The crash most dreaded by airmail men is the one that ends in fire. Unless the pilot can extricate the bags from the flames, the mail is surely lost, there being no perfected means of dumping the bags in flight in an emergency.* Post Office officials eyed with interest an experiment begun last week by National Air Transport and Railway Express Agency, with a fireproof and heat-proof cargo pouch developed by Johns-Manville Corp. This new bag was said to withstand a fire hot enough to melt sheet-metal and fuse pipes, without allowing even the sealing wax on letters inside to soften.

N. A. T. will use the pouch for valuable express shipments. One drawback to adoption of the bag by the Post Office is its weight--20 Ib. as compared to the present 6-lb. type.

Navy Year

Proud and happy was the Navy to announce last week that during the fiscal year 1930 its planes & pilots flew 260,000 hr., an increase of 57,000 hr. over the year before. Flying hours per fatality were 14,500, compared to 6,773 hr in 1929. Miles flown per fatality in 1930 were 1,015,000.

One of the Navy's first accidents in fiscal 1931 occurred last week at Philadelphia--a freak crackup. Three flyers took off in a Martin bomber for parachute tests, with 200-lb. dummies secured in the bomb rack beneath the fuselage. About 100 ft. aloft, the parachute of one of the dummies worked loose, streamed aloft, was jerked full open by the wind. Down snapped the nose of the plane as if an anchor had suddenly been dropped. The short dive wrecked the ship, set it afire, seriously injured Lieut. Commander Oscar W. Erickson and his two assistants.

Crashes of the Week

While scheduled U. S. civil aircraft flew 720,000 mi. last week without serious mishap, three flights on the stunters' fringe of commercial aviation ended disastrously.

Goodwill Tour. In the course of a tour of 100 smalltown Exchange Clubs, to demonstrate the dependability of aviation for passenger travel, Frank Goldsborough, 19, son of the late Brice Goldsborough,* took off from Cleveland for Keene, N. H. In the Green Mountains, he plowed into a peasoup fog.
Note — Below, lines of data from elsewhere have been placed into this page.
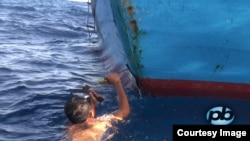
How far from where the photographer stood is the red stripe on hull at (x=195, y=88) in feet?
16.1

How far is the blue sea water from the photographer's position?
4609 millimetres

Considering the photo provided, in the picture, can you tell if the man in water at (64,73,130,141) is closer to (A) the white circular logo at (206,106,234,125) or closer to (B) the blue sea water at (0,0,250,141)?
(B) the blue sea water at (0,0,250,141)

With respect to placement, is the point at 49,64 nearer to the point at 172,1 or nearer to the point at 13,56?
the point at 13,56

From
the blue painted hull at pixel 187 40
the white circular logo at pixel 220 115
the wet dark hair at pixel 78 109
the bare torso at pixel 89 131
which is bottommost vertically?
the white circular logo at pixel 220 115

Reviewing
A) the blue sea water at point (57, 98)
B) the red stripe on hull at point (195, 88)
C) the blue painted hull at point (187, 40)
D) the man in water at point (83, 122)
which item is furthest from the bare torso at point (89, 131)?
the red stripe on hull at point (195, 88)

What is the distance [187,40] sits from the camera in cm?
441

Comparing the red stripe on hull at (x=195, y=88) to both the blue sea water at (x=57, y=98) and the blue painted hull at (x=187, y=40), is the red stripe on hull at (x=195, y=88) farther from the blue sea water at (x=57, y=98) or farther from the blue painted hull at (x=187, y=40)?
the blue sea water at (x=57, y=98)

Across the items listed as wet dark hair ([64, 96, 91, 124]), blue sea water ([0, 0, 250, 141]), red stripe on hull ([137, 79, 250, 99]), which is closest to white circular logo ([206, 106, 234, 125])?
blue sea water ([0, 0, 250, 141])

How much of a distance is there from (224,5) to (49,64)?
4.33m

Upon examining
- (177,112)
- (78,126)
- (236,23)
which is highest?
(236,23)

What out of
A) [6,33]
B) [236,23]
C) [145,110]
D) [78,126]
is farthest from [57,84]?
[6,33]

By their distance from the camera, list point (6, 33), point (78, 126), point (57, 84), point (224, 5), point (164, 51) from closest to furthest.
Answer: point (78, 126), point (224, 5), point (164, 51), point (57, 84), point (6, 33)

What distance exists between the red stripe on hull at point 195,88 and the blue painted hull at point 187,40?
0.02 m

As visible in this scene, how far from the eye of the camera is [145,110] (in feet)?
16.6
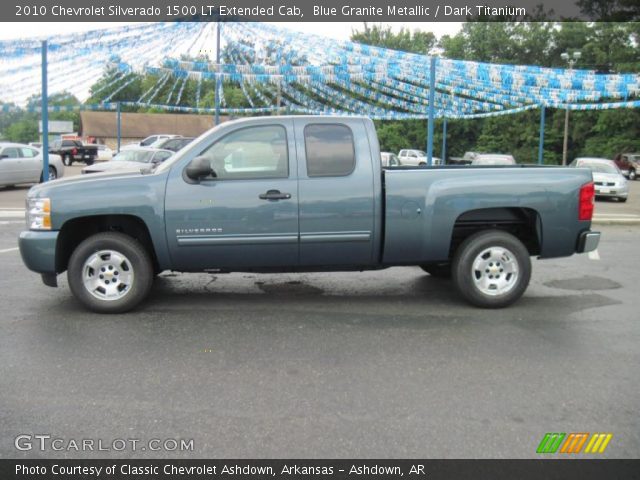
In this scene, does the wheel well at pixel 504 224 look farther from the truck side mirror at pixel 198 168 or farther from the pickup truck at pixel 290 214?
the truck side mirror at pixel 198 168

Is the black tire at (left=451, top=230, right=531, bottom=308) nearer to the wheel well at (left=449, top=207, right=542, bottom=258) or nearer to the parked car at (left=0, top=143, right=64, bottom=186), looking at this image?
the wheel well at (left=449, top=207, right=542, bottom=258)

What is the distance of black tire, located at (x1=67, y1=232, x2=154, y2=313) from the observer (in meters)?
5.83

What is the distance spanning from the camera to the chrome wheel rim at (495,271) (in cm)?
618

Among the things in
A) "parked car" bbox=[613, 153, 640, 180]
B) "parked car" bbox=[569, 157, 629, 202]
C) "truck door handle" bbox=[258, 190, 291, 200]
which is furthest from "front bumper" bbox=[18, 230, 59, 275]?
"parked car" bbox=[613, 153, 640, 180]

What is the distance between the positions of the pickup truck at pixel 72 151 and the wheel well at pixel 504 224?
40.6 metres

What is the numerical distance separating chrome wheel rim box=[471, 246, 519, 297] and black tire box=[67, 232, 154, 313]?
331 cm

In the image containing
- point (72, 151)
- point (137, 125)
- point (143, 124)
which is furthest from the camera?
point (143, 124)

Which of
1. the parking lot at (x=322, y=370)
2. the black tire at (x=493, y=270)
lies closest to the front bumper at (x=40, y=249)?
the parking lot at (x=322, y=370)

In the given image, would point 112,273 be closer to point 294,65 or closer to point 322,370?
point 322,370

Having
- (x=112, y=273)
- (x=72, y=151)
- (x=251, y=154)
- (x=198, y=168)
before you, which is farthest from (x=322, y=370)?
(x=72, y=151)

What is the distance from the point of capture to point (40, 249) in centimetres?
576

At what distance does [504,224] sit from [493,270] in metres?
0.61

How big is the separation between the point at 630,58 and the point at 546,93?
1251 inches
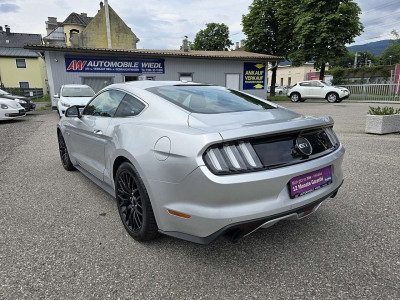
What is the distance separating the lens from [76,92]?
11234 millimetres

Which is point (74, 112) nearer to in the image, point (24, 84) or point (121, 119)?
point (121, 119)

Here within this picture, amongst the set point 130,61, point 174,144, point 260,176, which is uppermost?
point 130,61

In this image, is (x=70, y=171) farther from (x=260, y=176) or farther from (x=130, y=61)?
(x=130, y=61)

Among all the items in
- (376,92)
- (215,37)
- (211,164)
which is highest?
(215,37)

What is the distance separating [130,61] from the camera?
18125 millimetres

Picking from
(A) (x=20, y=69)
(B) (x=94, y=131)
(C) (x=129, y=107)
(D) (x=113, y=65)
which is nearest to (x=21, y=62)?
(A) (x=20, y=69)

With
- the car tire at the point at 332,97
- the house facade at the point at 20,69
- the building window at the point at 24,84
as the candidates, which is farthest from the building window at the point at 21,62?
Answer: the car tire at the point at 332,97

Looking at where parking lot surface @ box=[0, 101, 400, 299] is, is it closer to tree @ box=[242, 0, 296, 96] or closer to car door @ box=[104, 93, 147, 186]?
car door @ box=[104, 93, 147, 186]

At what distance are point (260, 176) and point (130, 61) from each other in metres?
18.0

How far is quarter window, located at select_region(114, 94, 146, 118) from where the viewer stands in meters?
2.62

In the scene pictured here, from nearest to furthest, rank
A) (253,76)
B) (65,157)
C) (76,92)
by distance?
(65,157), (76,92), (253,76)

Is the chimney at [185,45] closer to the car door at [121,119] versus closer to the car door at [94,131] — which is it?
the car door at [94,131]

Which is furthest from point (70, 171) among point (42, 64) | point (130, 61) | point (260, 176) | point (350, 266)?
point (42, 64)

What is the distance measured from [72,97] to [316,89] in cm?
1710
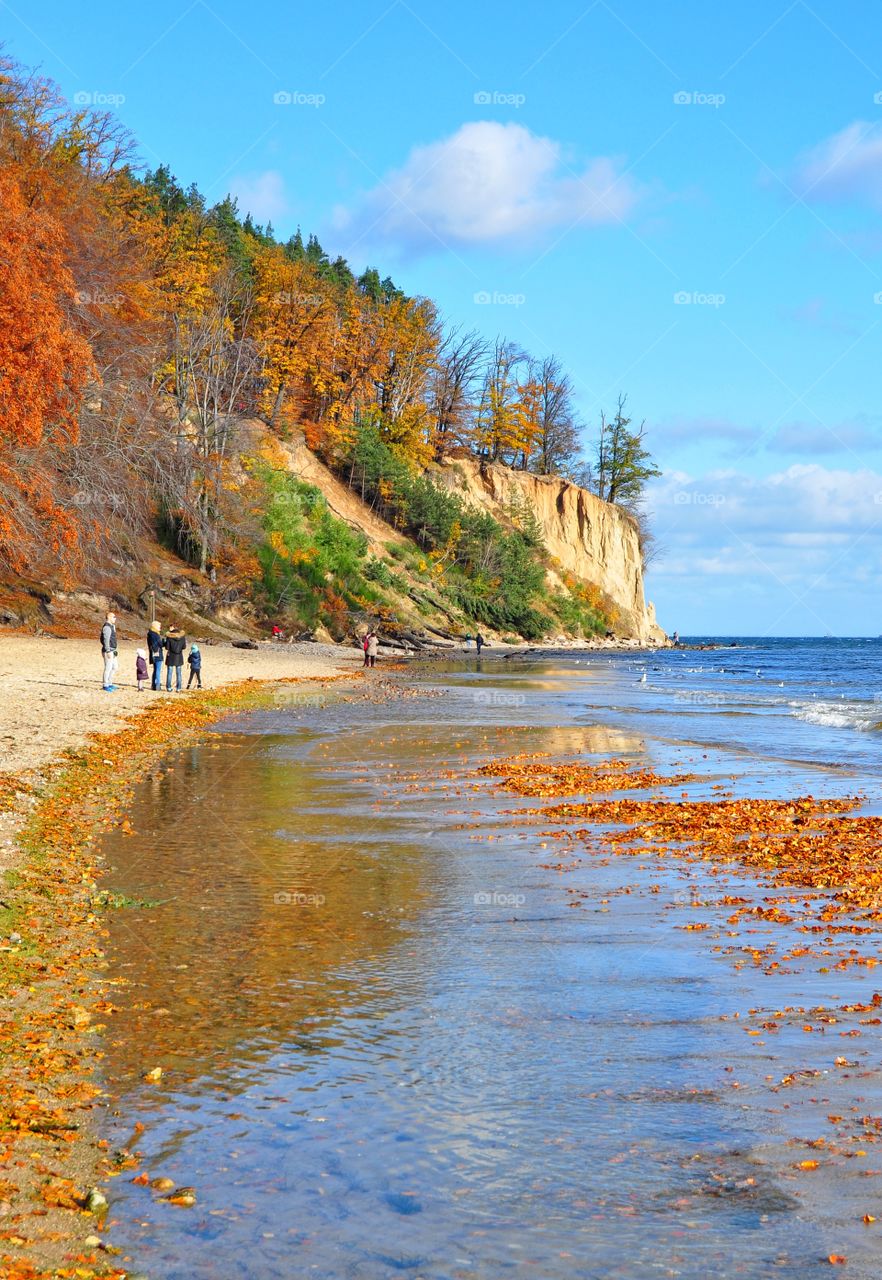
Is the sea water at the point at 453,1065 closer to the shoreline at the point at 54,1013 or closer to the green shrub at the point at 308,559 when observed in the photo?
A: the shoreline at the point at 54,1013

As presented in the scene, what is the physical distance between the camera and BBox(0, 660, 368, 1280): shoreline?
450 centimetres

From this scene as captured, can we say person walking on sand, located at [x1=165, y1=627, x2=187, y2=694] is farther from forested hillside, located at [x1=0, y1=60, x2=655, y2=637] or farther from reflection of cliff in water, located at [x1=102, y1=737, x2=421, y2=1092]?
reflection of cliff in water, located at [x1=102, y1=737, x2=421, y2=1092]

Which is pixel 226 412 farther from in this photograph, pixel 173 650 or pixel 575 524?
pixel 575 524

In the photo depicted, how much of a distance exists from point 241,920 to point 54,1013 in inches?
96.3

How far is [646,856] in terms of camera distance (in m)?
12.3

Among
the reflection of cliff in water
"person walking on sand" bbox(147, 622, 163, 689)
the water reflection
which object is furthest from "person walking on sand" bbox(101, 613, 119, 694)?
the water reflection

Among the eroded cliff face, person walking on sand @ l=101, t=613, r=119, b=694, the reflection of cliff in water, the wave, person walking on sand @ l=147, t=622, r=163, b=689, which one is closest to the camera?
the reflection of cliff in water

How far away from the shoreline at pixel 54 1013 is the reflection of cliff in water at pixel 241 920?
0.75ft

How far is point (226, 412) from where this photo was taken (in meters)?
64.1

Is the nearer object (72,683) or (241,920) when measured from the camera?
(241,920)

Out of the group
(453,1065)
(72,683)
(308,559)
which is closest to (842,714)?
(72,683)

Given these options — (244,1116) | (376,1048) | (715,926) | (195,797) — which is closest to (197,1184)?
(244,1116)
Unable to climb over it, he dove his Fleet biplane to 2,000 ft., crashed into the treetops near Bennington, Vt. Painfully injured. Goldsborough's companion, Donald Mockler, publicity-man for Richfield Oil Corp. tried to lift the wreckage that pinned Goldsborough, then stumbled through forest and swamp for five hours to summon help. Twelve hours later searchers located the plane, extricated Goldsborough. They carried him eight miles to Bennington where he died next day--his 20th birthday.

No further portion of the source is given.